**Expected Value (and beyond)**

To make the best choices, we face the impossible task of evaluating the future. Until the invention of "expected value," people lacked a simple way to quantify the value of an uncertain future event. Expected value was famously hit upon in a 1654 correspondence between polymaths Blaise Pascal and Pierre de Fermat. Pascal had enlisted Fermat to help find a mathematical solution to the "problem of points:" namely, how can a jackpot be divided between two gamblers when their game is interrupted before they learn of its final outcome?

A gamble's value obviously depends upon how much one can win. But Pascal and Fermat further concluded that a gamble's value also should be weighted by the likelihood of a win. Thus, expected value is computed as a potential event's magnitude multiplied by its probability (thus, in the case of a single gamble "x," E(x) = x*p). This formula is now so common that it is taken for granted. But I remember a fundamental shift in my worldview after my first encounter with expected value—as if an impending fork in the road transformed into a broad landscape of potentials, whose hills and valleys were defined by goodness and likelihood. This open view of all possible outcomes implies optimal choice—to maximize expected value, simply head for the highest hill. Thus, expected value is both elegant in its computation and deep in its implications for choice.

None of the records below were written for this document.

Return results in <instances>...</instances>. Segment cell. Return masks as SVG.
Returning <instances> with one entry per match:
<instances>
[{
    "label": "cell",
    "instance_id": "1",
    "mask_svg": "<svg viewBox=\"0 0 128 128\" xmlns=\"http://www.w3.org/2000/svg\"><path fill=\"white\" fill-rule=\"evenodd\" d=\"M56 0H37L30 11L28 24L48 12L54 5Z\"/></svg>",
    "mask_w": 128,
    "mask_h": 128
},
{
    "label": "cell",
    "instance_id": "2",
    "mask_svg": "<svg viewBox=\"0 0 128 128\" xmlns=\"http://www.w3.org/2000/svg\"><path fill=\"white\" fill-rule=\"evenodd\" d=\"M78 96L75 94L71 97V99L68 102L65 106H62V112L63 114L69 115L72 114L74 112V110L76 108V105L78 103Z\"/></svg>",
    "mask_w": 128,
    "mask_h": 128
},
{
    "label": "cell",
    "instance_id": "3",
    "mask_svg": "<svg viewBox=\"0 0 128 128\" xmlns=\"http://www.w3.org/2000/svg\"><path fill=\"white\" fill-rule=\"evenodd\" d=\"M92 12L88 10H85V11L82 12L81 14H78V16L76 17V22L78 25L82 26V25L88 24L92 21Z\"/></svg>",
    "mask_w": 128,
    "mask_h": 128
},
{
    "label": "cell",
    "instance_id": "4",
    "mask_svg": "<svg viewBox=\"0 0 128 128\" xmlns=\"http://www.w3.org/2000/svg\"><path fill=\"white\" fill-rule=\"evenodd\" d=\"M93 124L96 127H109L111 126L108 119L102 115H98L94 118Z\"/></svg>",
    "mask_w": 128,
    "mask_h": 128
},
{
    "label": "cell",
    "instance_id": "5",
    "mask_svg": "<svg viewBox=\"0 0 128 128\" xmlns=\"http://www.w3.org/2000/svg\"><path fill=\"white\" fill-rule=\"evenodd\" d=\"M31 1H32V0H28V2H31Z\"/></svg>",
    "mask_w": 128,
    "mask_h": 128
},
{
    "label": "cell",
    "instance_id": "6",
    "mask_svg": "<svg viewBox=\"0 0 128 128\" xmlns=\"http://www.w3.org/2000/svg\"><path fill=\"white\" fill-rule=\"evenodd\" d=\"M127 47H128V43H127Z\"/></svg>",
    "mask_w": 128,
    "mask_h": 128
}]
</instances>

Even today, expected value forms the backbone of dominant theories of choice in fields including economics and psychology. More recent replacements have mainly tweaked the key ingredients of expected value—adding a curve to the magnitude component (in the case of Expected Utility), or flattening the probability component (in the case of Prospect Theory). But beyond its longevity, what amazes me most about this seventeenth century innovation is that the brain may faithfully represent something like it. Specifically, not only does activity in mesolimbic circuits appear to correlate with expected value before the outcome of a gamble is revealed, but this activity can be used to predict diverse choices—ranging from what to buy, to which investment to make, to whom to trust.

Thus, expected value is beautiful in its simplicity and utility—and almost true. Like any good scientific theory, expected value is not only quantifiable, but also falsifiable. As it turns out, people don't always maximize expected value. Sometimes they let potential losses overshadow gains or disregard probability (as highlighted by Prospect Theory). These quirks of choice suggest that while expected value may prescribe how people *should* choose, it does not always describe what people *do* choose. On the neuroimaging front, emerging evidence suggests that while subcortical regions of the mesolimbic circuit are more sensitive to magnitude, cortical regions (i.e., the medial prefrontal cortex) more heavily weight probability. By implication, people who have suffered prefrontal damage (e.g., due to injury, illness, or age) may be more seduced by attractive but unlikely offers (e.g., lottery jackpots).

Indeed, thinking about probability seems more complex and effortful than thinking about magnitude—requiring one not only to consider the next best thing, but also the one after that, and after that, and so on. Neuroimaging findings suggest that more recently evolved parts of the prefrontal cortex allow us *not* to "be here now"—but instead to transport ourselves into the uncertain future. Mental and neural evidence for differentiating magnitude and probability suggest a limit on the explanatory power of expected value. To some, this limit paradoxically makes expected value all the more intriguing. Scientists often love explanations more for the questions they raise than the questions they answer.